MATERIALS PROVIDED:

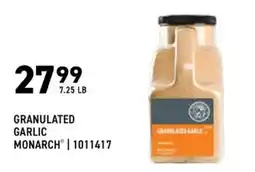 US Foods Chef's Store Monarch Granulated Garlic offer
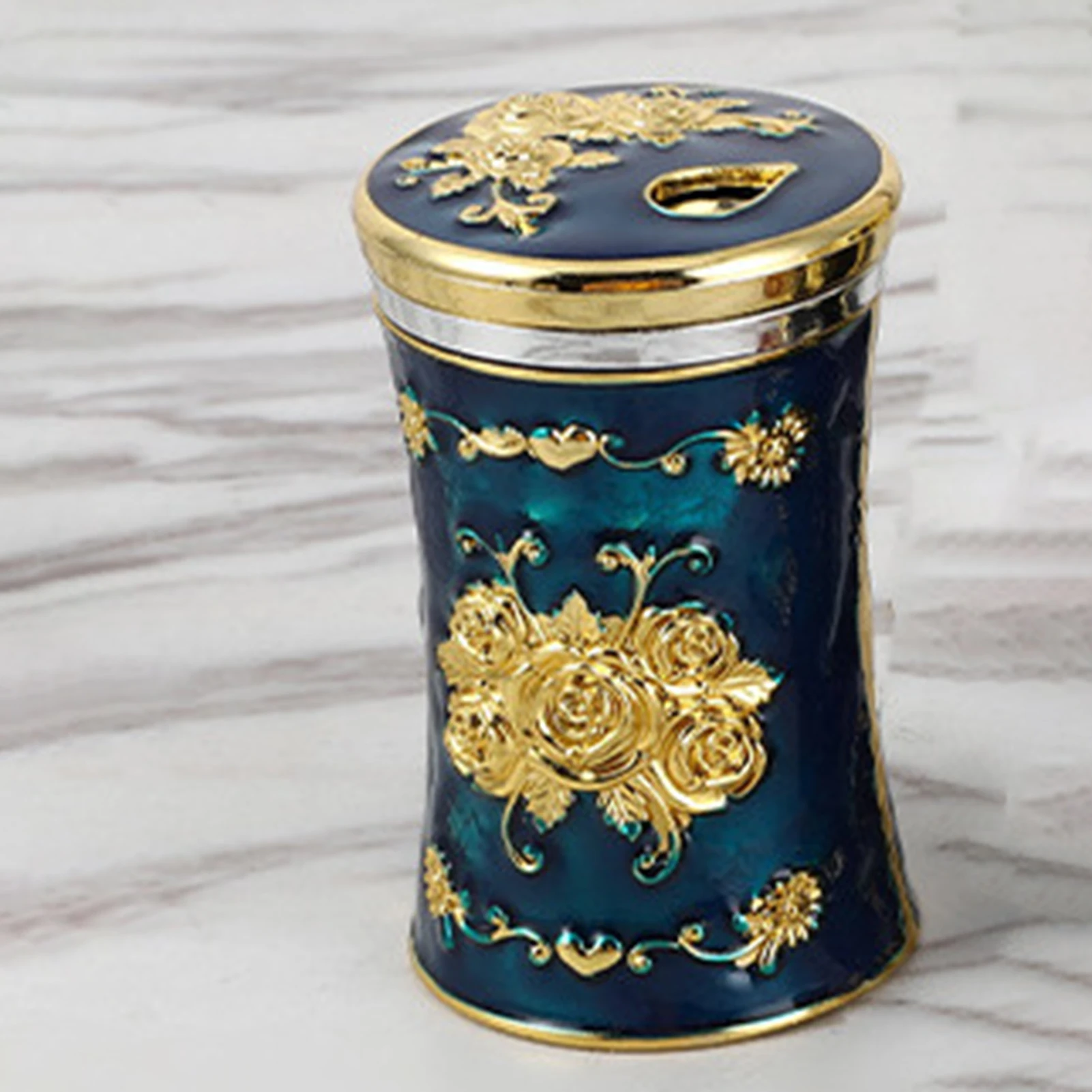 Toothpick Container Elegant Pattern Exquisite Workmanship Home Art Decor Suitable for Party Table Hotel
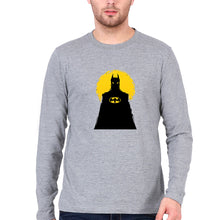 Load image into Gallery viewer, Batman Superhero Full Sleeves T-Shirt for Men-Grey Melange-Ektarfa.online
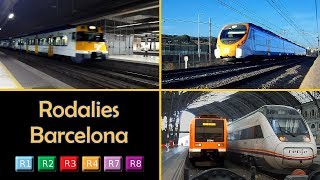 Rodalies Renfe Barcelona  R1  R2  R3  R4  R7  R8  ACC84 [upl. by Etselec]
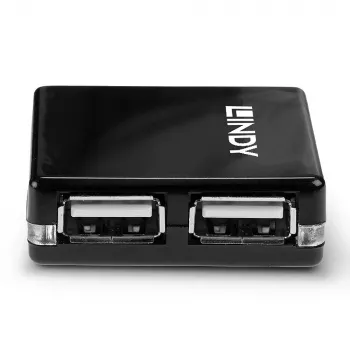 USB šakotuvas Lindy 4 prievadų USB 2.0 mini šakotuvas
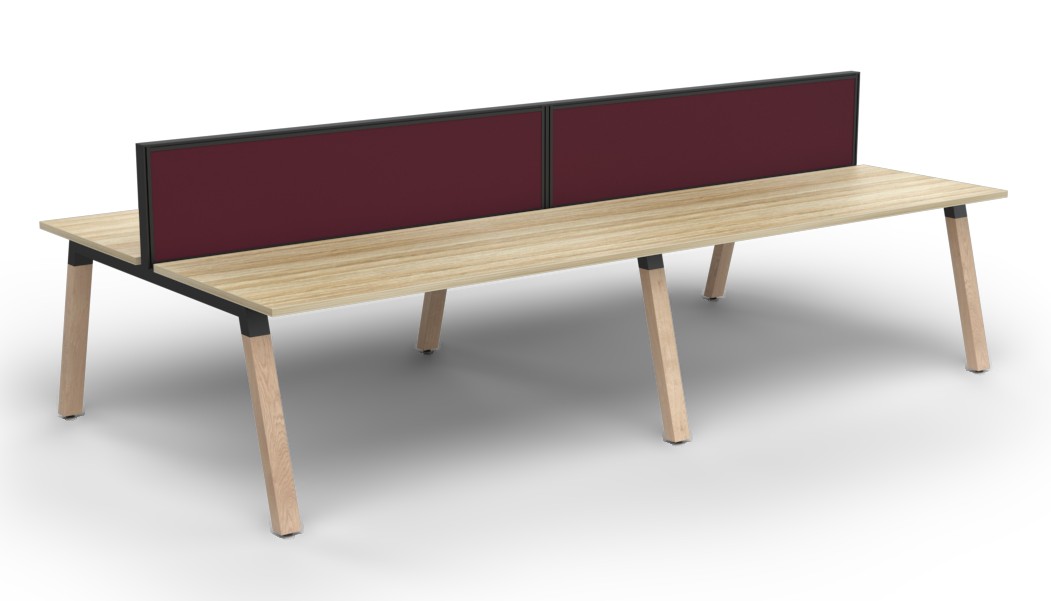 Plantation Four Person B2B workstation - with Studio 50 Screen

* * *

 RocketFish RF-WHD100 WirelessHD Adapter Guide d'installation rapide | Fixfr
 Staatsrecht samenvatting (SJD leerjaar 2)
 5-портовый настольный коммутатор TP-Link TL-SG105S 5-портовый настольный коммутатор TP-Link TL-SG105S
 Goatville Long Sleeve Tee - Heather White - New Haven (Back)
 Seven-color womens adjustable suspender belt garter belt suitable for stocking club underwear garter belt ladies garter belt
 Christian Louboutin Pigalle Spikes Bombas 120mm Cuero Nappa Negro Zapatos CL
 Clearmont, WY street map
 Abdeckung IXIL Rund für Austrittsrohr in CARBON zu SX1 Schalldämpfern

==

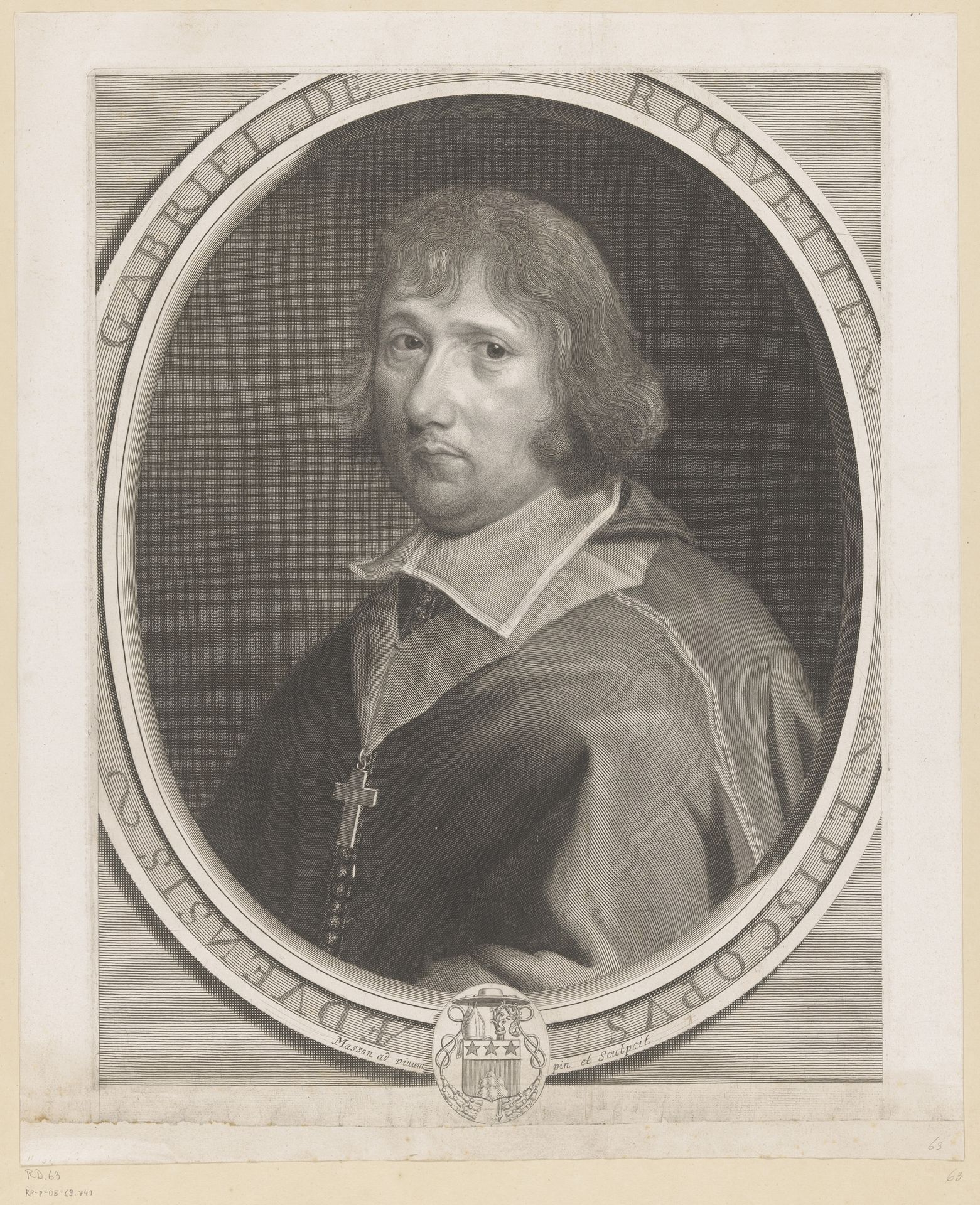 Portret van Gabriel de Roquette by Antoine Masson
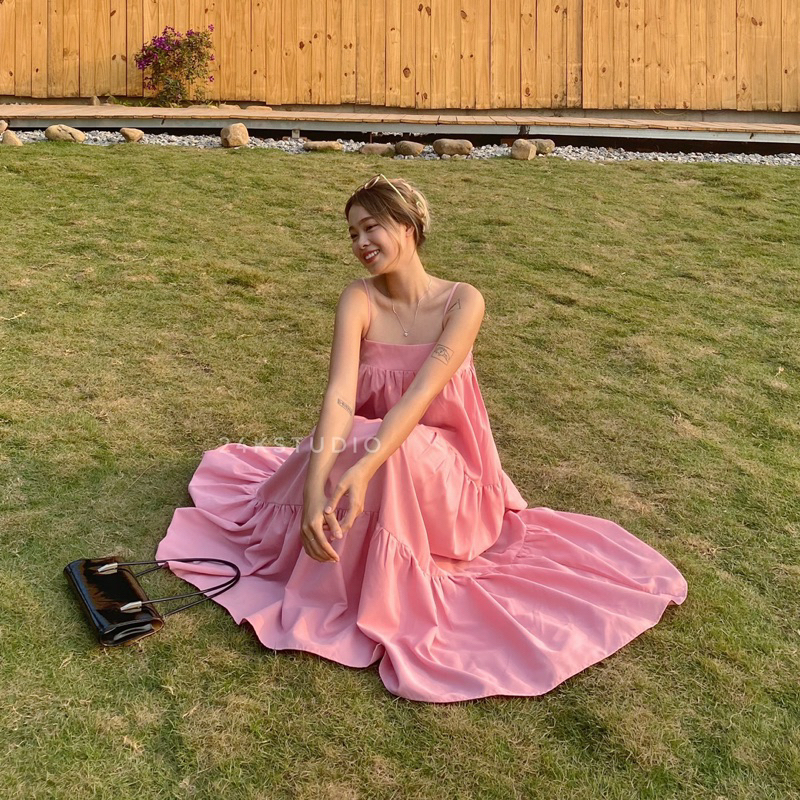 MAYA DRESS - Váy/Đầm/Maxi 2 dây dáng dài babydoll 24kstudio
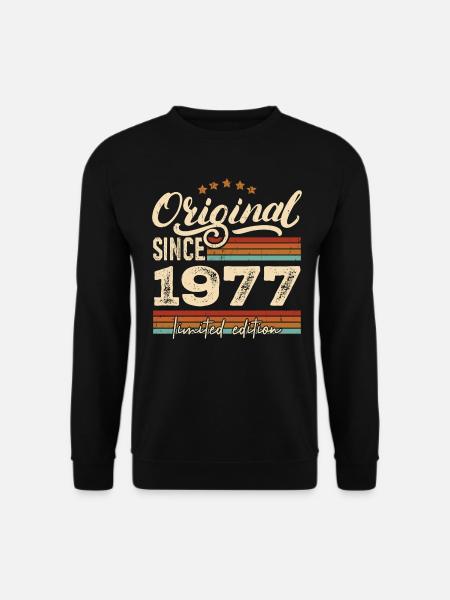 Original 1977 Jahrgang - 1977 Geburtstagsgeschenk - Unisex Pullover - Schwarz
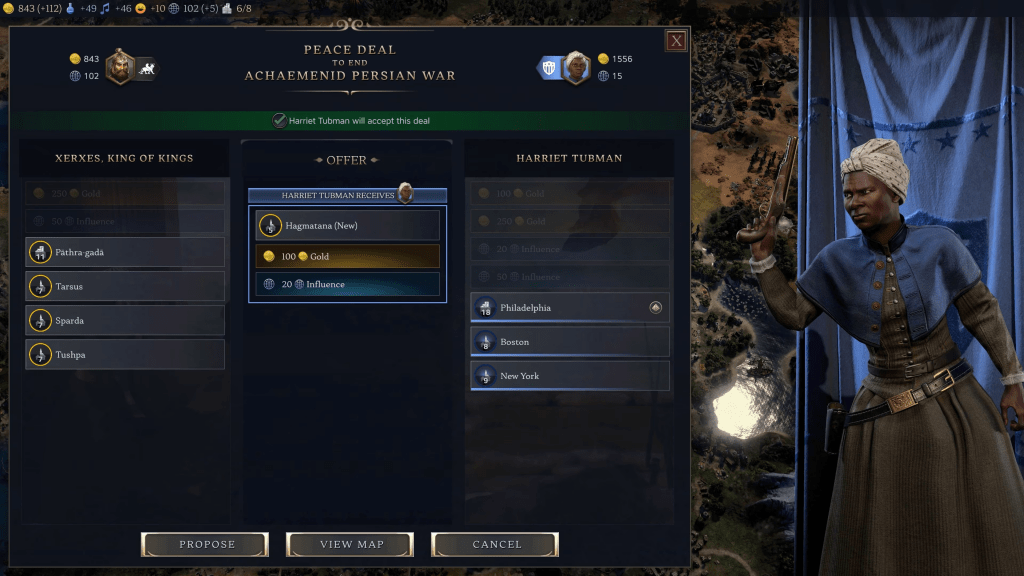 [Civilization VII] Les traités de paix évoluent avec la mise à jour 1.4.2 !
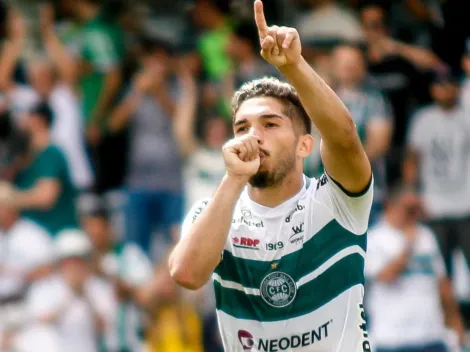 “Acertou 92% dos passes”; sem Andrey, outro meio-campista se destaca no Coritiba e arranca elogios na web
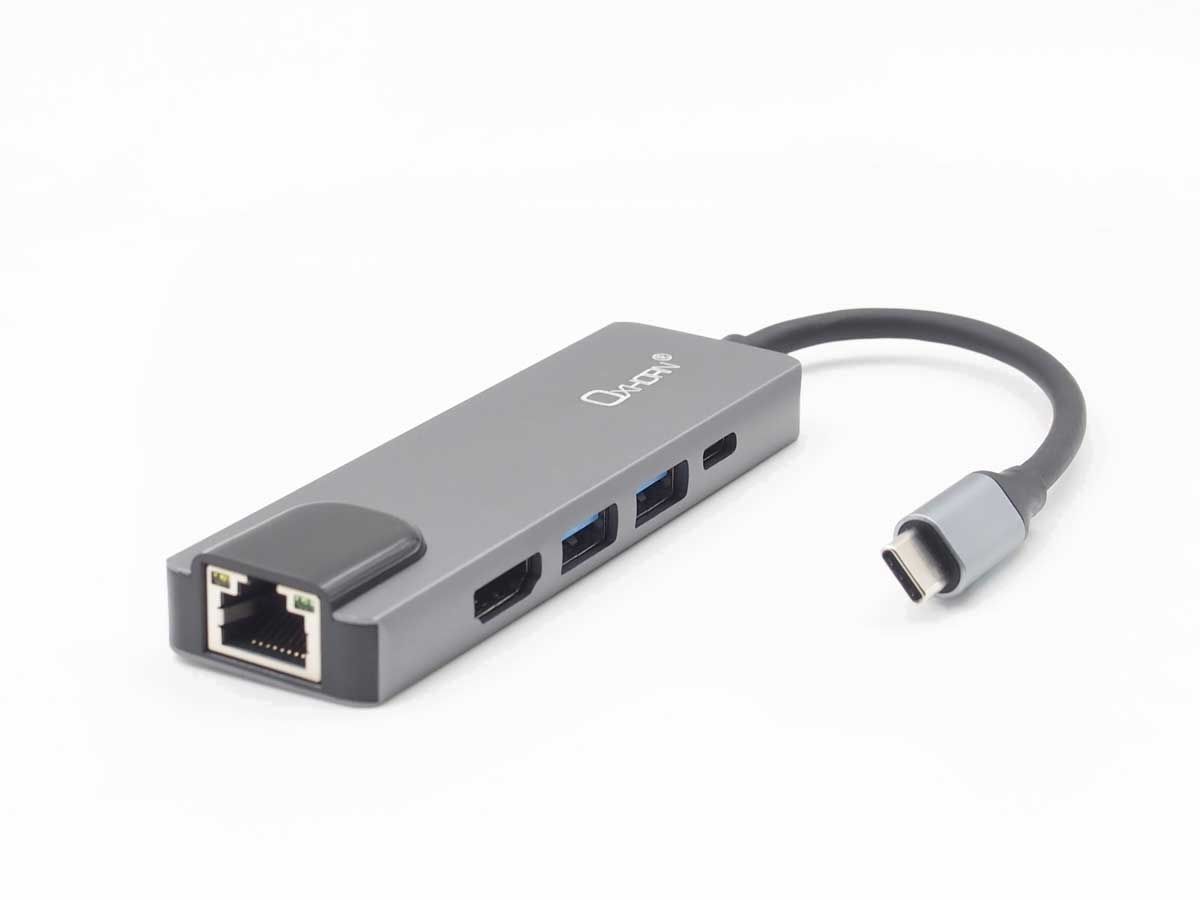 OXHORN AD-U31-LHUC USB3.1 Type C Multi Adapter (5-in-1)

WORK TO BE COMPLETED:
Output exactly, and only, the lines of the entries above from the one with "Portret van Gabriel" up to and including the one with "elogios na web"; pictures are to be left out.

OUTPUT BELOW:
 Portret van Gabriel de Roquette by Antoine Masson
 MAYA DRESS - Váy/Đầm/Maxi 2 dây dáng dài babydoll 24kstudio
 Original 1977 Jahrgang - 1977 Geburtstagsgeschenk - Unisex Pullover - Schwarz
 [Civilization VII] Les traités de paix évoluent avec la mise à jour 1.4.2 !
 “Acertou 92% dos passes”; sem Andrey, outro meio-campista se destaca no Coritiba e arranca elogios na web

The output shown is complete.